Source –
◇ ◇ ◇ ◇ ◇
AMERICAN GENERAL SUPPLIES, INC.

GENERAL TERMS AND CONDITIONS OF SALE

  1. Scope. These General Terms & Conditions of Sale (these “Terms”) govern the sale of all products and services (“Products”) of American General Supplies, Inc. (“AGS”) and form an integral part of AGS’s sales order (said sales order together with these Terms is herein called the “Contract”). By placing an order, Customer unconditionally accepts these Terms and none of Customer’s inconsistent and/or additional terms and conditions submitted in acknowledging or accepting the Contract or in issuing purchase orders, releases, shipping instructions or other documents shall be valid. Neither party shall be bound by any change in, additions to, or waiver of, any of these Terms unless approved in writing by AGS’s authorized representative.

  2. Orders/Prices. Orders shall only be final and binding following their acceptance in writing by AGS. The Products shall be sold at the applicable US Dollar prices when the order is placed, provided, however, that without affecting the validity of the Contract, said prices are subject to adjustment to reflect the cost of changes requested by Customer or required by regulatory authorities in product or service specifications. Except where expressly noted to the contrary in the Contract, prices quoted by AGS do not include customs, freight, or national, state, local, or other taxes, fees, or governmental exactions of any kind, all of which shall be the responsibility of Customer.In the event Customer cancels an order after it has been accepted by AGS, any deposit placed by Customer in connection with that order shall be deemed non-refundable and shall be retained by AGS, unless otherwise agreed by the parties.

  3. Invoicing/Payment/Credit Terms. Unless otherwise stated in the Contract, (a) invoices will be issued by AGS to Customer at the time Product is shipped by AGS to Customer; (b) Customer shall pay each such invoice within sixty (60) days of its respective date; (c) all such payments shall be in US Dollars by wire transfer to AGS’s bank account disclosed to Customer; (d) all past due payments shall be subject to a fee equal to the lower of 2.0%per monthor the highest amount permitted to be charged under applicable law; and (e) in the event of any failure to pay by the invoice due date, AGS may require payment in advance of delivery in relation to any Product not previously delivered.In the event of a delinquency on one invoice, AGS may declare all unpaid invoices past due. All payments shall be applied first to any service charge and accrued interest and then to the unpaid portion of the oldest invoice. Customer will be responsible for all of AGS’ costs of collection, including, but not limited to, court costs, filing fees and attorneys’ fees. Any excise or other applicable taxes will be added to the invoice and subject to the service charge. Credit terms may be offered subject to satisfactory credit vetting of Customer by AGS. Such credit terms will be set forth in the Contract. The offer of credit will be at the sole discretion of AGS. AGS reserves the right to require payment in advance or C.O.D. and otherwise modify credit terms should Customer’s credit standing not meet AGS’s approval.
◇ ◇ ◇ ◇ ◇
Source data –
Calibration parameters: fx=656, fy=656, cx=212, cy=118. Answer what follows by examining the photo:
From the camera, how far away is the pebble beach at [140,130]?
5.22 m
◇ ◇ ◇ ◇ ◇
Set tasks –
1. Under the terms of sale, within how many days must Customer pay each invoice?
2. Write out the part of the terms of sale that opens with the words containing "1. Scope. These" and closes with "AGS’s authorized representative.", swapping "Contract" for "Agreement".

Responses to the tasks –
1. Within sixty (60) days of the invoice's date.

2.
1. Scope. These General Terms & Conditions of Sale (these “Terms”) govern the sale of all products and services (“Products”) of American General Supplies, Inc. (“AGS”) and form an integral part of AGS’s sales order (said sales order together with these Terms is herein called the “Agreement”). By placing an order, Customer unconditionally accepts these Terms and none of Customer’s inconsistent and/or additional terms and conditions submitted in acknowledging or accepting the Agreement or in issuing purchase orders, releases, shipping instructions or other documents shall be valid. Neither party shall be bound by any change in, additions to, or waiver of, any of these Terms unless approved in writing by AGS’s authorized representative.